• _Exercise_
Render the lines from the one containing "Does (10,189) seem" through the last line, inclusive, as a Markdown table with the columns Row and Line, numbering each row and leaving out blank lines.

• _Data provided_
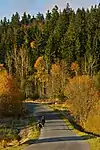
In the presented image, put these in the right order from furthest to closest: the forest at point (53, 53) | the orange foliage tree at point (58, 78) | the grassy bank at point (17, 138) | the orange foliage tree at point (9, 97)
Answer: the forest at point (53, 53) < the orange foliage tree at point (58, 78) < the orange foliage tree at point (9, 97) < the grassy bank at point (17, 138)

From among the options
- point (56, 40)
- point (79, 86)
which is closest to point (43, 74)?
point (56, 40)

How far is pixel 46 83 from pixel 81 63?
41.6 ft

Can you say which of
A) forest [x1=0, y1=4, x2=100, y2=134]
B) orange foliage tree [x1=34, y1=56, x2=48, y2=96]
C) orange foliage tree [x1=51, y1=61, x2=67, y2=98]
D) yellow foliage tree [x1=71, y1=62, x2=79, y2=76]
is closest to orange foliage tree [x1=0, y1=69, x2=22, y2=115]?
forest [x1=0, y1=4, x2=100, y2=134]

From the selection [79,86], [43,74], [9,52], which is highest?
[9,52]

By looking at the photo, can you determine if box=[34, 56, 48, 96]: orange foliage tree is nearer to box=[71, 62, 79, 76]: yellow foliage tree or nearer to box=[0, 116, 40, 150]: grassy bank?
box=[71, 62, 79, 76]: yellow foliage tree

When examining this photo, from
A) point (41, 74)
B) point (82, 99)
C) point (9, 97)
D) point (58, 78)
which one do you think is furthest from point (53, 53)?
point (82, 99)

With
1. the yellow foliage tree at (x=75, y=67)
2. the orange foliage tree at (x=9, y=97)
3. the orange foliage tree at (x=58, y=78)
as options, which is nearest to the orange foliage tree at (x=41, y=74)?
the orange foliage tree at (x=58, y=78)

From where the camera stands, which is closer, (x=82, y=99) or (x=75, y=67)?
(x=82, y=99)

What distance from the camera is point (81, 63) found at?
128375 millimetres

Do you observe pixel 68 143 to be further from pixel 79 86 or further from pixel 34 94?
pixel 34 94

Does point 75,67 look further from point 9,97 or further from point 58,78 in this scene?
point 9,97

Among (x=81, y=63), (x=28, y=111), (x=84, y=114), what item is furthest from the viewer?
(x=81, y=63)

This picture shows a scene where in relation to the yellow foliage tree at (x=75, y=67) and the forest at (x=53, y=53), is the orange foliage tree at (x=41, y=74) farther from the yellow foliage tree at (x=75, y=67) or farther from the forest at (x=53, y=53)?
the yellow foliage tree at (x=75, y=67)

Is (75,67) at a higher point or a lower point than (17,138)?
higher
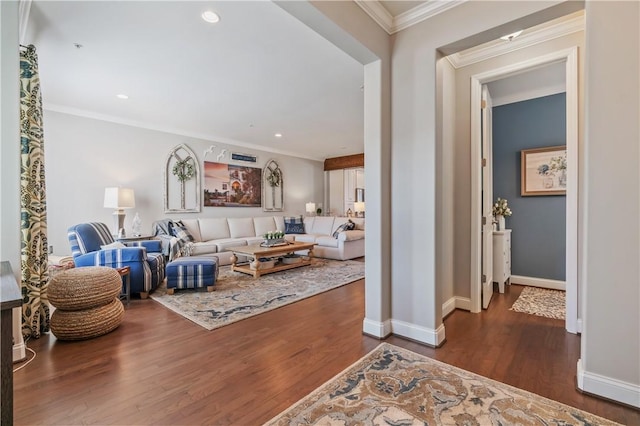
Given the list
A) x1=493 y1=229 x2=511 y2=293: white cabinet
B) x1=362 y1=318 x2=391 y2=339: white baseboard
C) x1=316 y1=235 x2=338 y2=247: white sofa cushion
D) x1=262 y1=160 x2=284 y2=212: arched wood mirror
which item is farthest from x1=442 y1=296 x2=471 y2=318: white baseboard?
x1=262 y1=160 x2=284 y2=212: arched wood mirror

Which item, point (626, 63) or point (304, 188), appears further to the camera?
point (304, 188)

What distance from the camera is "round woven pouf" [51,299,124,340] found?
234 centimetres

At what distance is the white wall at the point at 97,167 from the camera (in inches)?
179

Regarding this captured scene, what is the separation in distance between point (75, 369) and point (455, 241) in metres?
3.38

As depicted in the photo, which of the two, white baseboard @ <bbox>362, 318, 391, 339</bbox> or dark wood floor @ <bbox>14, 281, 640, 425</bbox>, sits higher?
white baseboard @ <bbox>362, 318, 391, 339</bbox>

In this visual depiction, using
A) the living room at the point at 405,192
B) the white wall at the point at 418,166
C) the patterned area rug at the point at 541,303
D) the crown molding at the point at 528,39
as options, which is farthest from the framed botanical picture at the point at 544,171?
the living room at the point at 405,192

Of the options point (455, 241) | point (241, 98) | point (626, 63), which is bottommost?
point (455, 241)

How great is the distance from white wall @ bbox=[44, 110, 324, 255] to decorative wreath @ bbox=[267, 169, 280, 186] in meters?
1.75

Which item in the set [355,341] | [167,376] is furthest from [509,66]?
[167,376]

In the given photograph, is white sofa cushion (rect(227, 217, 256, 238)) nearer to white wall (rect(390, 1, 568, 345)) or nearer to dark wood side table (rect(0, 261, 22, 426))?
white wall (rect(390, 1, 568, 345))

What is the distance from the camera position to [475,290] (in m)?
3.02

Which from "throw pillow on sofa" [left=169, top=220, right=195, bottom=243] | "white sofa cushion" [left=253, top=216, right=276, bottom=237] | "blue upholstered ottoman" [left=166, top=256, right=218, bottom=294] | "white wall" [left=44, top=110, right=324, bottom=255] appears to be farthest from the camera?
"white sofa cushion" [left=253, top=216, right=276, bottom=237]

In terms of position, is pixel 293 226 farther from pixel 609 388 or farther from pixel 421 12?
pixel 609 388

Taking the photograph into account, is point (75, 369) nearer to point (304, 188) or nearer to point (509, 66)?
point (509, 66)
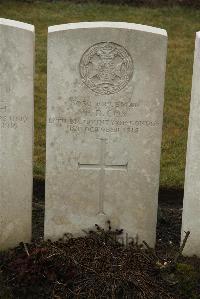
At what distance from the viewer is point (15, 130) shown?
5.79 meters

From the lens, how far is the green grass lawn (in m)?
8.08

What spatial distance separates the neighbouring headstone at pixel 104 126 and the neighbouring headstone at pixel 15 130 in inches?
7.0

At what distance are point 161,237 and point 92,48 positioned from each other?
203 cm

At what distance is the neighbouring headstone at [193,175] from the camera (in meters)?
5.59

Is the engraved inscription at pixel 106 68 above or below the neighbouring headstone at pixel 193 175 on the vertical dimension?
above

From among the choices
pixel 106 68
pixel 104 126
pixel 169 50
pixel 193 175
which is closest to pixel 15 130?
pixel 104 126

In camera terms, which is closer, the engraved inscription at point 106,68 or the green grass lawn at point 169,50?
the engraved inscription at point 106,68

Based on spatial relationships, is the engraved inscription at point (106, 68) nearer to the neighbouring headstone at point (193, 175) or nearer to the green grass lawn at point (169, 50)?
the neighbouring headstone at point (193, 175)

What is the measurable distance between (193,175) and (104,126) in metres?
0.88

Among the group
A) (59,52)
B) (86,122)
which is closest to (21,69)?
(59,52)

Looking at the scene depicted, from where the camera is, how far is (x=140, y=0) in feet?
47.2

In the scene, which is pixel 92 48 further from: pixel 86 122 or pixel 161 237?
pixel 161 237

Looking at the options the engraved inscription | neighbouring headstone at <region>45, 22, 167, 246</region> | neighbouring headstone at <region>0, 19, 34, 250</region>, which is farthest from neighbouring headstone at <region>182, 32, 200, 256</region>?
neighbouring headstone at <region>0, 19, 34, 250</region>

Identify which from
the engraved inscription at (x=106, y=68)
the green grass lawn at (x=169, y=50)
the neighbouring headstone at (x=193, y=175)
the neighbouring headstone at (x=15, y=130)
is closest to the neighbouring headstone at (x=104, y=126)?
the engraved inscription at (x=106, y=68)
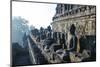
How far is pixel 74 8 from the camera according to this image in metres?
2.33

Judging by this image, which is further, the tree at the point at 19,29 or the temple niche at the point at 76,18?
the temple niche at the point at 76,18

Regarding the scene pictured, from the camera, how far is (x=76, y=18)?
2.33 metres

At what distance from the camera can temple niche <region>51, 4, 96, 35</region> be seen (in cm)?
226

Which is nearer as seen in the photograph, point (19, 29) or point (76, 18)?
point (19, 29)

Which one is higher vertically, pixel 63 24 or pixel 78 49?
pixel 63 24

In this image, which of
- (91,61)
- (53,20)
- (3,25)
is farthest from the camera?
(91,61)

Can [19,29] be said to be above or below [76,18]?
below

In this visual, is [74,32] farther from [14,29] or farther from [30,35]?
[14,29]

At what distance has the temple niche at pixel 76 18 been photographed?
7.43 ft

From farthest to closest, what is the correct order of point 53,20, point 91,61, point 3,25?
point 91,61, point 53,20, point 3,25

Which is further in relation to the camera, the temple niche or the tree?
the temple niche

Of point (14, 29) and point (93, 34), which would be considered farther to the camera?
point (93, 34)

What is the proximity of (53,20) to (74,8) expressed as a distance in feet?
1.11

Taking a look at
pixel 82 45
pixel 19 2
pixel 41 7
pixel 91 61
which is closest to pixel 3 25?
pixel 19 2
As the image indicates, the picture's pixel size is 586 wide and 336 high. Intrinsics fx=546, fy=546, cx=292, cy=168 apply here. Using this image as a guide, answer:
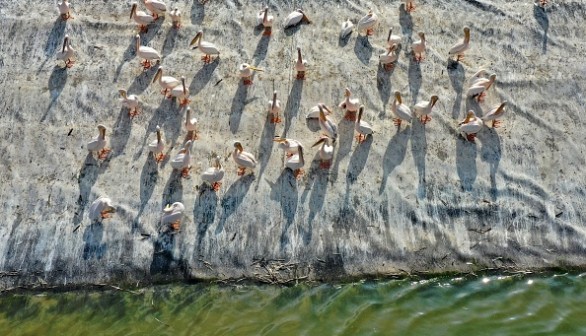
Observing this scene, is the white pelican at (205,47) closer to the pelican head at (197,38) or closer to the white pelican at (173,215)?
the pelican head at (197,38)

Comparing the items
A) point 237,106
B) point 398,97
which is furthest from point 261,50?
point 398,97

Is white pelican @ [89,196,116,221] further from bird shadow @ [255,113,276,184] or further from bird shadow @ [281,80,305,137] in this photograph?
bird shadow @ [281,80,305,137]

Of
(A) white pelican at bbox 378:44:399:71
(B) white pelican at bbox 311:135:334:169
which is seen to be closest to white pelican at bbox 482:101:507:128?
(A) white pelican at bbox 378:44:399:71

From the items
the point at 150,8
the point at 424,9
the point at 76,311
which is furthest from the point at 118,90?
the point at 424,9

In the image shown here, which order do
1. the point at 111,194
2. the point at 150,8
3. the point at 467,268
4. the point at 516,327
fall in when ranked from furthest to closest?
the point at 150,8, the point at 111,194, the point at 467,268, the point at 516,327

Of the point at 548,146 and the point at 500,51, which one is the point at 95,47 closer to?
the point at 500,51

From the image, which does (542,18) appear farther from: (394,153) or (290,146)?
(290,146)
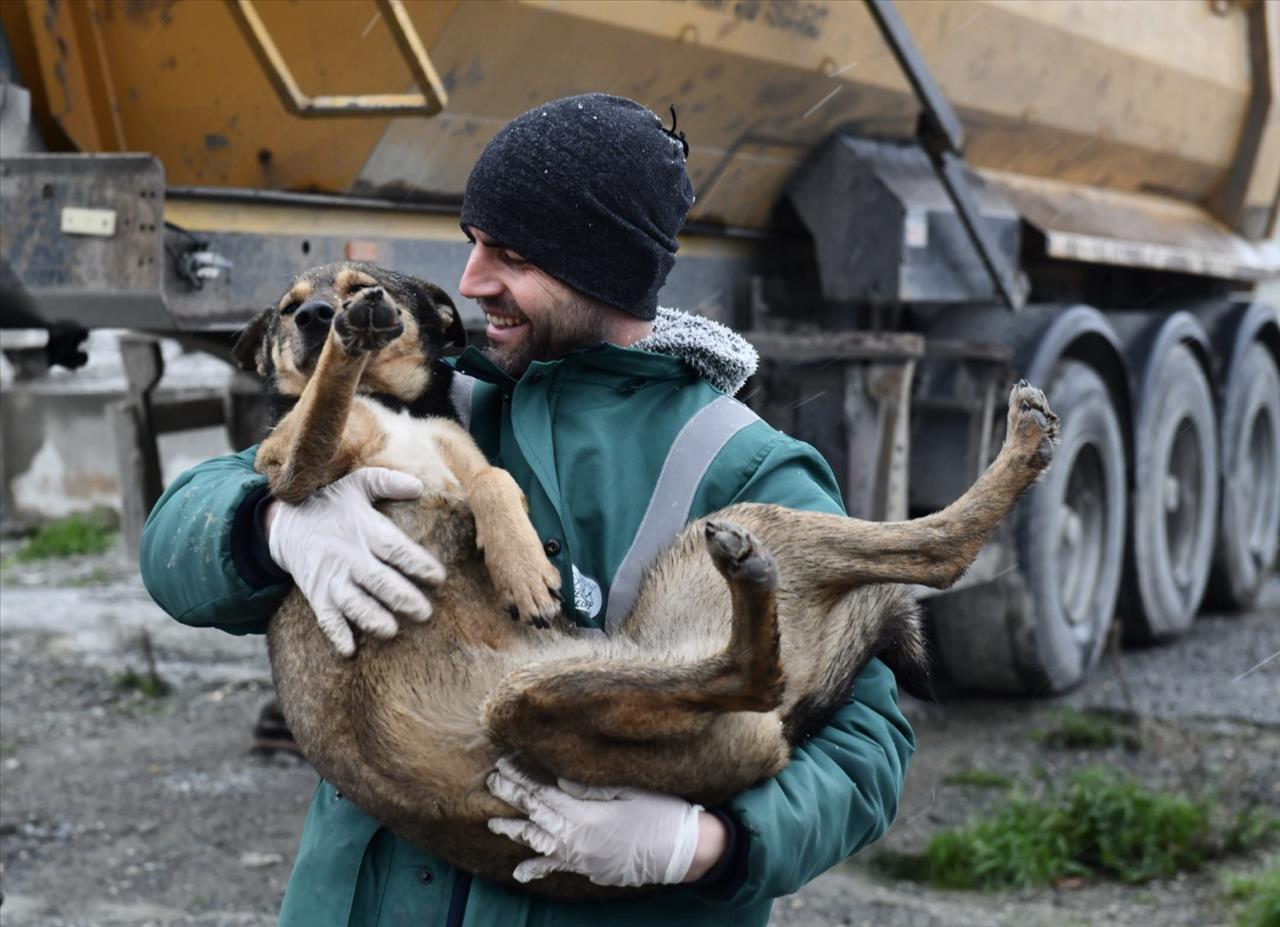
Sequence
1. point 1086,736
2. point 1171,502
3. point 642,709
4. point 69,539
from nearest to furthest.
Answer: point 642,709 < point 1086,736 < point 1171,502 < point 69,539

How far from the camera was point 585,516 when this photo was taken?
2.14m

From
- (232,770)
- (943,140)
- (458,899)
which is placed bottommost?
(232,770)

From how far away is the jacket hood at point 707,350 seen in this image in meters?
2.25

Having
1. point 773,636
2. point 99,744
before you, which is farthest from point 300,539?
point 99,744

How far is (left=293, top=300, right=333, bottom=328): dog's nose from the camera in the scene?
8.02 feet

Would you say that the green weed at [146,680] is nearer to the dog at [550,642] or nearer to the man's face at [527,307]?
the dog at [550,642]

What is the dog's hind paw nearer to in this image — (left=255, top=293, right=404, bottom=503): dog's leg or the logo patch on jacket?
the logo patch on jacket

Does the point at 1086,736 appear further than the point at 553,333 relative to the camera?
Yes

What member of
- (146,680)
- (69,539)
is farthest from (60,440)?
(146,680)

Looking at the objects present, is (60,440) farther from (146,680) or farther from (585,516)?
(585,516)

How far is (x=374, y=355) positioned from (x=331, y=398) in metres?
0.38

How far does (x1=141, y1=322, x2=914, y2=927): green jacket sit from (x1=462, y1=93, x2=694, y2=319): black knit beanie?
0.51 ft

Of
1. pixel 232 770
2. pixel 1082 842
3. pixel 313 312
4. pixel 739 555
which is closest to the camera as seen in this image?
pixel 739 555

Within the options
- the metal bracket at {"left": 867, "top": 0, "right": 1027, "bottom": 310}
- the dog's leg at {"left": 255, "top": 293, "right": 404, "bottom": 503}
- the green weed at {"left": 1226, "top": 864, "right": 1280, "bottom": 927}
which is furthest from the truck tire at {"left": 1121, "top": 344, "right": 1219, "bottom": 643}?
the dog's leg at {"left": 255, "top": 293, "right": 404, "bottom": 503}
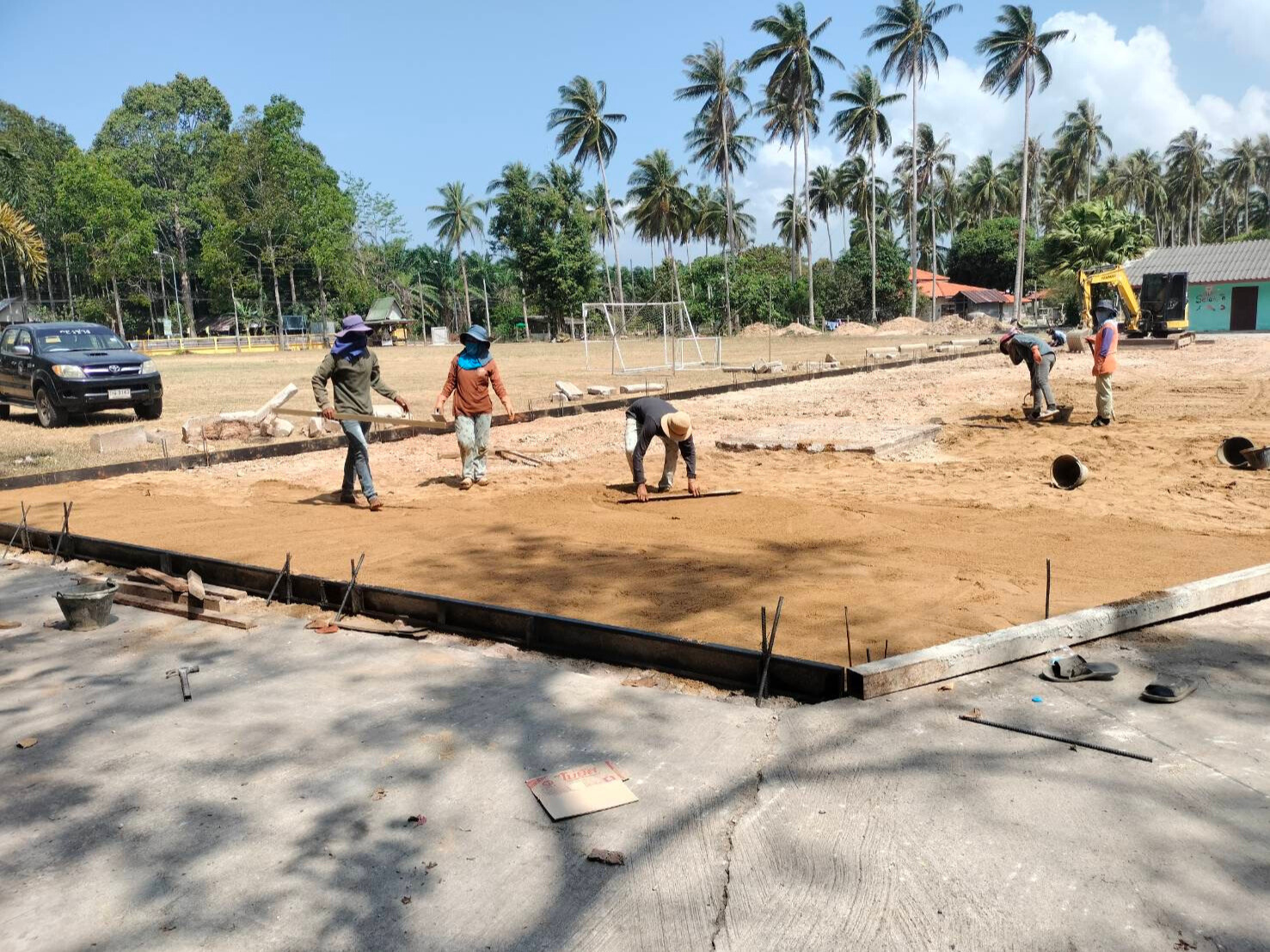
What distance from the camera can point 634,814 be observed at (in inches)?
116

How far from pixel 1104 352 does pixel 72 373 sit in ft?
45.6

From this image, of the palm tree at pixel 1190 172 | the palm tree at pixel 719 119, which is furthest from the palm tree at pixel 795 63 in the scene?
the palm tree at pixel 1190 172

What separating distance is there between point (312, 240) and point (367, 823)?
53152 millimetres

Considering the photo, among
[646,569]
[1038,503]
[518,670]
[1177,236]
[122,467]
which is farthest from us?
[1177,236]

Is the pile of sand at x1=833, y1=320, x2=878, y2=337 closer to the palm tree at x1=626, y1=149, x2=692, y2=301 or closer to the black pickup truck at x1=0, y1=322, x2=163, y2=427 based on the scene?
the palm tree at x1=626, y1=149, x2=692, y2=301

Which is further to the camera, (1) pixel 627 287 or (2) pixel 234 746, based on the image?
(1) pixel 627 287

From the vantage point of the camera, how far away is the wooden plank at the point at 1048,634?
3779 mm

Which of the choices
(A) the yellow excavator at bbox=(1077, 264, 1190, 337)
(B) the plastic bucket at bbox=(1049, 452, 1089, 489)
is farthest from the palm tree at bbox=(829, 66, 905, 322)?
(B) the plastic bucket at bbox=(1049, 452, 1089, 489)

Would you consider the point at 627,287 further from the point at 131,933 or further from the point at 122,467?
the point at 131,933

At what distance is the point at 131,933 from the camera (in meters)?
2.40

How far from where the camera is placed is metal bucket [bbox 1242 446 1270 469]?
8.45 metres

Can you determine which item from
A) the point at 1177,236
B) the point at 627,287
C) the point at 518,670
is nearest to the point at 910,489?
the point at 518,670

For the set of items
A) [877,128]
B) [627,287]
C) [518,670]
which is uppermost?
[877,128]

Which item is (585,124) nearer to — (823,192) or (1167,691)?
(823,192)
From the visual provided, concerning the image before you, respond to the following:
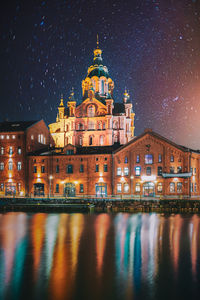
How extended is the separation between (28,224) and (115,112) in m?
64.7

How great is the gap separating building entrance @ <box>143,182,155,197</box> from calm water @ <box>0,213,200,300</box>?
24.2 metres

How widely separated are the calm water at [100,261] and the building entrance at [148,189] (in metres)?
24.2

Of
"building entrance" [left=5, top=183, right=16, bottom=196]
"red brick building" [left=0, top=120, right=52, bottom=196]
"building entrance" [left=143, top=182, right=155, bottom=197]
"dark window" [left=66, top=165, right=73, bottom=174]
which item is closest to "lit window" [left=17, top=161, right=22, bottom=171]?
"red brick building" [left=0, top=120, right=52, bottom=196]

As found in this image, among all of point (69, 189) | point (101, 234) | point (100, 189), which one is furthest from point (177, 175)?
point (101, 234)

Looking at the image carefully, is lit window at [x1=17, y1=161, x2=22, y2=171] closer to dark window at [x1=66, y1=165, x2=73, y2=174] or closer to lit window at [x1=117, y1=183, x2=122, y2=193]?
dark window at [x1=66, y1=165, x2=73, y2=174]


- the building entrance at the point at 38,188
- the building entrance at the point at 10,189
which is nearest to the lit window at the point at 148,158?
the building entrance at the point at 38,188

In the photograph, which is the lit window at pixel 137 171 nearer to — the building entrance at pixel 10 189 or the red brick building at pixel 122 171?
the red brick building at pixel 122 171

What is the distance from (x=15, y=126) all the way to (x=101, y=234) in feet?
146

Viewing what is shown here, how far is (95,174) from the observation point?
65.6 metres

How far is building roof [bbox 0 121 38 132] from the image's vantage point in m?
69.9

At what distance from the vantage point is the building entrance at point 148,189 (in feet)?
208

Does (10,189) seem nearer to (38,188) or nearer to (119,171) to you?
(38,188)

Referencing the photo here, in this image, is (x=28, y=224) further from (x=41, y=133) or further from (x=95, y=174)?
(x=41, y=133)

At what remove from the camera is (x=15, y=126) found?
235 ft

• _Reply to the task_
| Row | Line |
|---|---|
| 1 | Does (10,189) seem nearer to (38,188) or nearer to (119,171) to you? |
| 2 | (38,188) |
| 3 | Referencing the photo here, in this image, is (x=28, y=224) further from (x=41, y=133) or further from (x=95, y=174)? |
| 4 | (x=41, y=133) |
| 5 | At what remove from the camera is (x=15, y=126) found? |
| 6 | 235 ft |